◆ To do
Return each line below holding the string "password".

Records from a data collection:
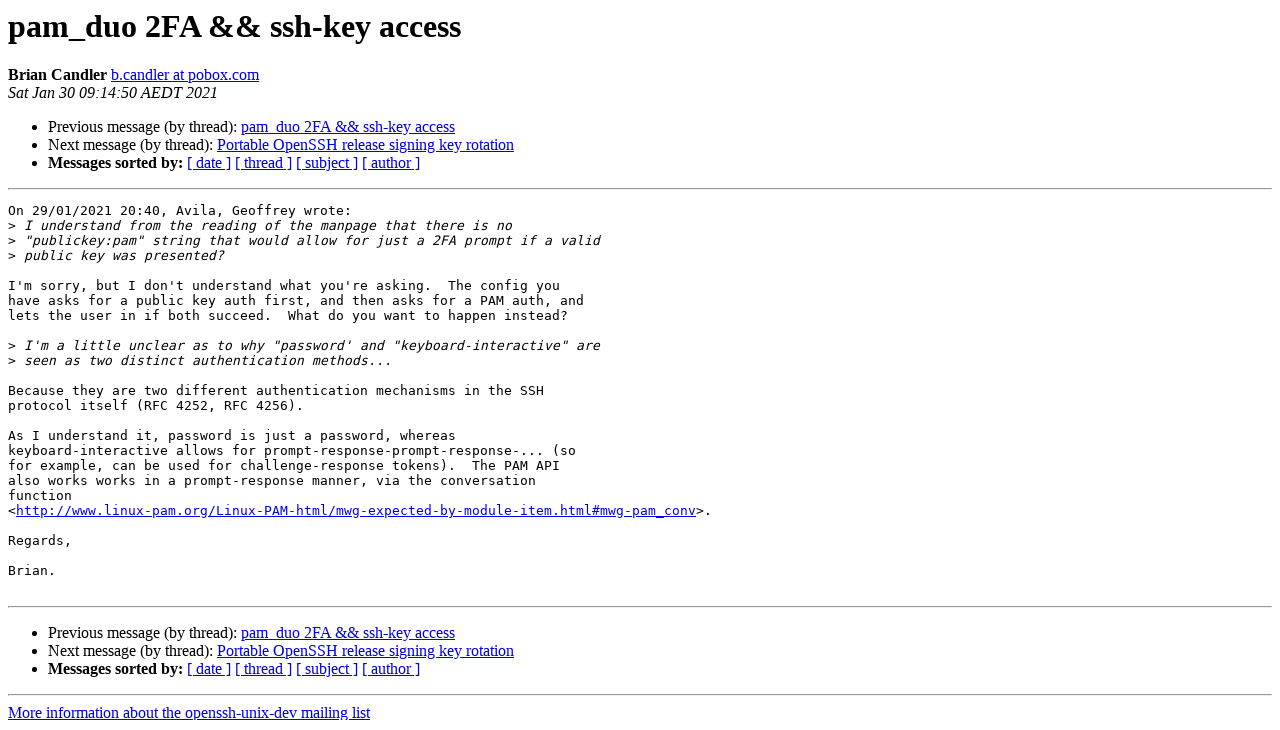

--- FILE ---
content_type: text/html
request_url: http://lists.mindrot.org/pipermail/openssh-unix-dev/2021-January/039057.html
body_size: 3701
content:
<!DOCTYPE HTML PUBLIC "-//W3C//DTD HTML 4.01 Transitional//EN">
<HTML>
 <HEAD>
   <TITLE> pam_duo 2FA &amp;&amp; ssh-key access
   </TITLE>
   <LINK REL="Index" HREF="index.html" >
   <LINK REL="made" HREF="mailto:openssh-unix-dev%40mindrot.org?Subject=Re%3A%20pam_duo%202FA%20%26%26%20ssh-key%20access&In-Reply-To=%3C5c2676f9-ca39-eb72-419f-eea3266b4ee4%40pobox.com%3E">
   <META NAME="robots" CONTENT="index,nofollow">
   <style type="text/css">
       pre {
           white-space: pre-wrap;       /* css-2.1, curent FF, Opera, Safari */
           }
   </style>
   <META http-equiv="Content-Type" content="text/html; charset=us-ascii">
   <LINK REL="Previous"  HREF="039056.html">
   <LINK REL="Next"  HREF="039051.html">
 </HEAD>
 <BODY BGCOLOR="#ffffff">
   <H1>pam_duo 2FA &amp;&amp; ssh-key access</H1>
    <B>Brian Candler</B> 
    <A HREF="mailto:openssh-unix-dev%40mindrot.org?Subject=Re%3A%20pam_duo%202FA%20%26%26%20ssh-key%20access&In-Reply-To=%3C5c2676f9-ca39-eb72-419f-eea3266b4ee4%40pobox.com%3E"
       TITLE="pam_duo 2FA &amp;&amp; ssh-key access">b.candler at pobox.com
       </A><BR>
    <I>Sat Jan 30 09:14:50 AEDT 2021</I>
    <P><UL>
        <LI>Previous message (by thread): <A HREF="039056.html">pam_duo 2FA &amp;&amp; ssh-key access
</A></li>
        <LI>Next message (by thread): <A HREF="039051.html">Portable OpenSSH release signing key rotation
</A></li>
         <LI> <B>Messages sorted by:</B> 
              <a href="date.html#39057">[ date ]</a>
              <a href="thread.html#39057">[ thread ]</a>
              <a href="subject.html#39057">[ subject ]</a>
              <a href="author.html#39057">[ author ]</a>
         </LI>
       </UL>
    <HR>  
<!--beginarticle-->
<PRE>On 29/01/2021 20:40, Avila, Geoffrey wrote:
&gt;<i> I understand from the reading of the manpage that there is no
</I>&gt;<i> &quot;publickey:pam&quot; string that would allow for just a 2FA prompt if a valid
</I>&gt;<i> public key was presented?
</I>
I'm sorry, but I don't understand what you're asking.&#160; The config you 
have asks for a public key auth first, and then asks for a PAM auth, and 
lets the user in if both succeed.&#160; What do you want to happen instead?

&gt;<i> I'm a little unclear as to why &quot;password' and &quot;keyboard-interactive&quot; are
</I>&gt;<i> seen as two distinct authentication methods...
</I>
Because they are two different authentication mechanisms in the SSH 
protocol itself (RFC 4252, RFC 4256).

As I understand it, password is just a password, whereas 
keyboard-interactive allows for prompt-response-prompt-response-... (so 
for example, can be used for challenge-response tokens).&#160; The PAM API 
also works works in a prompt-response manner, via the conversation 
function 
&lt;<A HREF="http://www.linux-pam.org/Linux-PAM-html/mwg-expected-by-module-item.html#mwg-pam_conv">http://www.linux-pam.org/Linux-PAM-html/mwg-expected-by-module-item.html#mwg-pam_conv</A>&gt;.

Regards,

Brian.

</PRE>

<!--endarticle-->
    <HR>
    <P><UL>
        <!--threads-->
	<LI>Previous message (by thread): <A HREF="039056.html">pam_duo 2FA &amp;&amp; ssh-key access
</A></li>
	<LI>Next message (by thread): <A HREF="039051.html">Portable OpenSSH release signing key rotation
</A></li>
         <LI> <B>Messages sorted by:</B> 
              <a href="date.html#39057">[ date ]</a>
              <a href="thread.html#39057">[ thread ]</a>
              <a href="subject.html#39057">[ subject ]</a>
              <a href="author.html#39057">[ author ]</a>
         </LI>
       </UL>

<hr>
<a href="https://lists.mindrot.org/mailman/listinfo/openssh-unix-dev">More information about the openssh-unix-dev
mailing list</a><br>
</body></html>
--
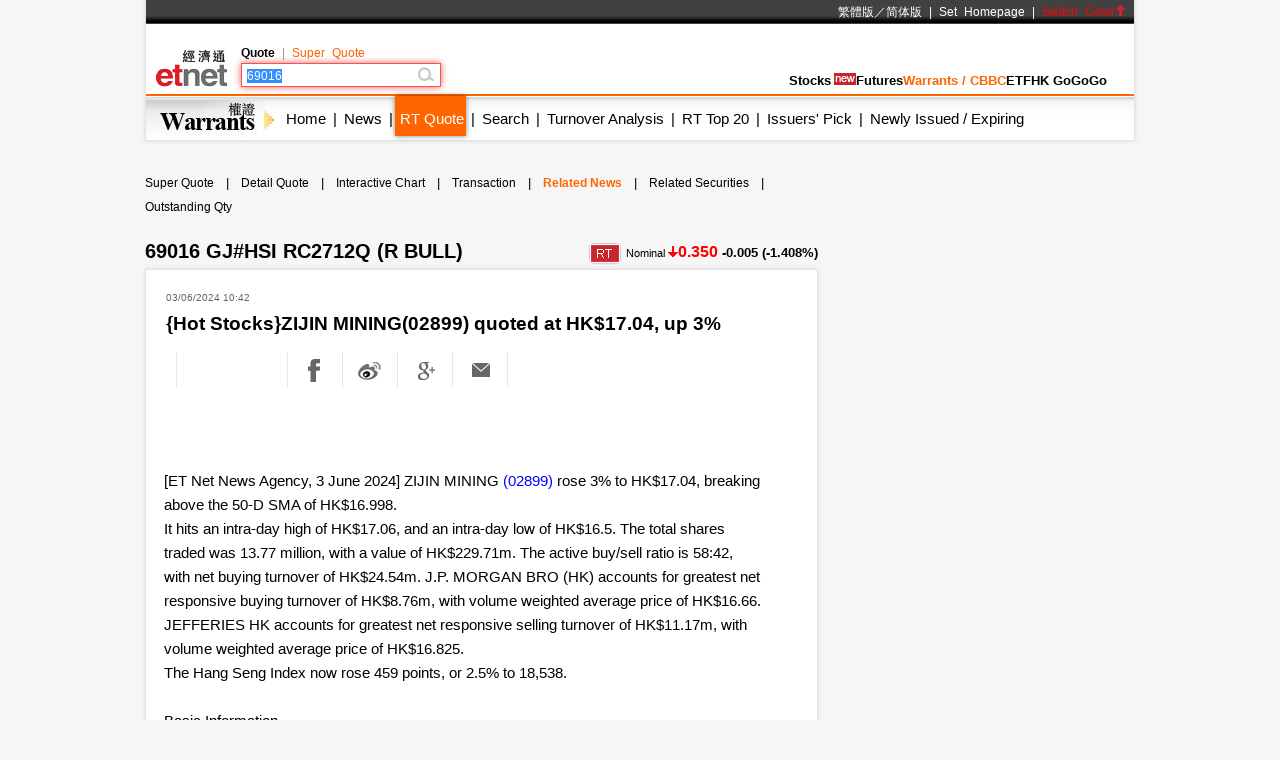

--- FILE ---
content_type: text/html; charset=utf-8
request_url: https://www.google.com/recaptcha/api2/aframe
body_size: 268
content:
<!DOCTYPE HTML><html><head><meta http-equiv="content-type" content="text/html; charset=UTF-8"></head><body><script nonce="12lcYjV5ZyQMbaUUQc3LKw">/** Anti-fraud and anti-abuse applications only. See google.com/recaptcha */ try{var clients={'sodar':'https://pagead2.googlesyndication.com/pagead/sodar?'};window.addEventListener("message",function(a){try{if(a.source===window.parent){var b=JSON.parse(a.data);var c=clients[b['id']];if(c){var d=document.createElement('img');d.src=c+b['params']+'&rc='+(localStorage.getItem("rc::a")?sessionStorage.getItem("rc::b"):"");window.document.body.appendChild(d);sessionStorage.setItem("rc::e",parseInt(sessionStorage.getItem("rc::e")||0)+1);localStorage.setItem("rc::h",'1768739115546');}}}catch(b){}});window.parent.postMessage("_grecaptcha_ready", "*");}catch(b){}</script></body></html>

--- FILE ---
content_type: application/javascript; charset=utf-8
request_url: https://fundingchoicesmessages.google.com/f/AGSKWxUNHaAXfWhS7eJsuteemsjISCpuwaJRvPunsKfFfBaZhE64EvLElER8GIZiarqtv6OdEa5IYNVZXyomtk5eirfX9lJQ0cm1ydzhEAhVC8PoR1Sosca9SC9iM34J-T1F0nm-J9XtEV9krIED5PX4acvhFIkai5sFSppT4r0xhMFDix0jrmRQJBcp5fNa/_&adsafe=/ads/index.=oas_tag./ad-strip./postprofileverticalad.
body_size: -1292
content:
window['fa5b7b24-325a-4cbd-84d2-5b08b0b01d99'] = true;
* * *
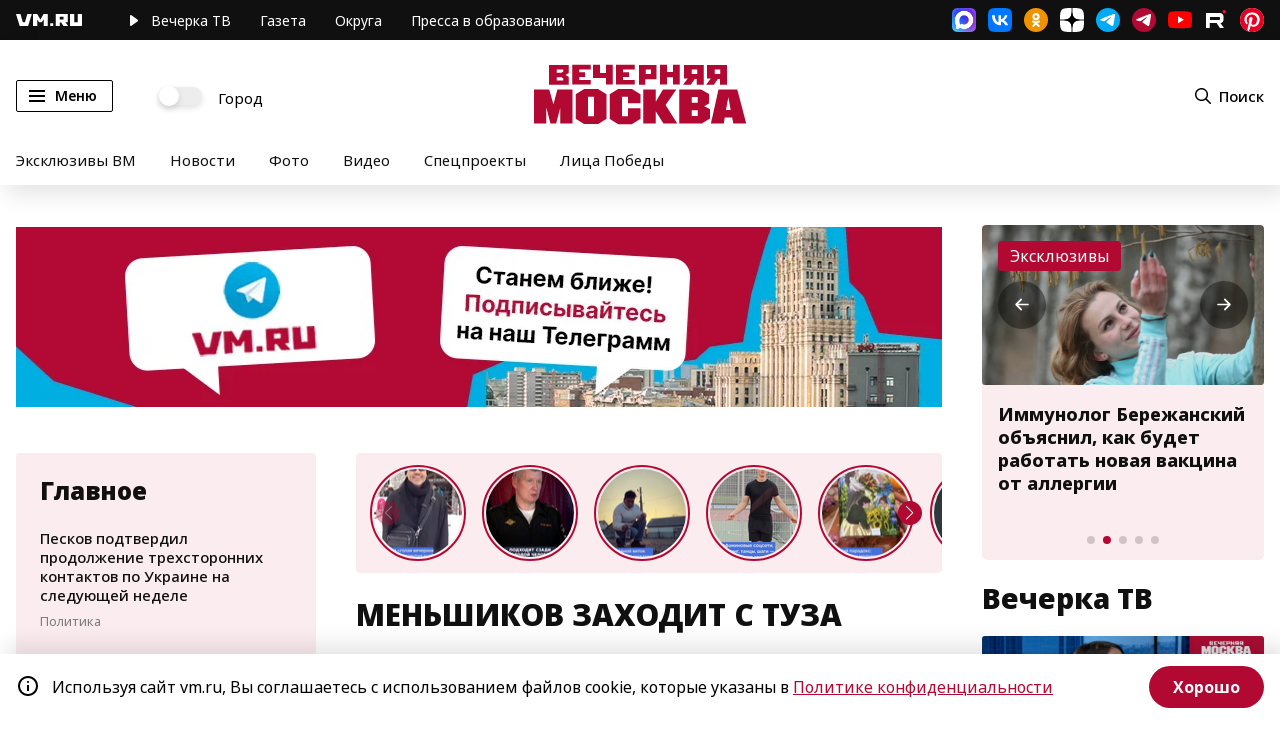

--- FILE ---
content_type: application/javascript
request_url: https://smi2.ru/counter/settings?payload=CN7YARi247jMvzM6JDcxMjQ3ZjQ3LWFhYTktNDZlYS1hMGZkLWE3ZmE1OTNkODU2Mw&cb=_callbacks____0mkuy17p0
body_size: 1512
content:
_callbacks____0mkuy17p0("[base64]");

◆ Answer for this exercise
&gt;<i> I'm a little unclear as to why &quot;password' and &quot;keyboard-interactive&quot; are
As I understand it, password is just a password, whereas 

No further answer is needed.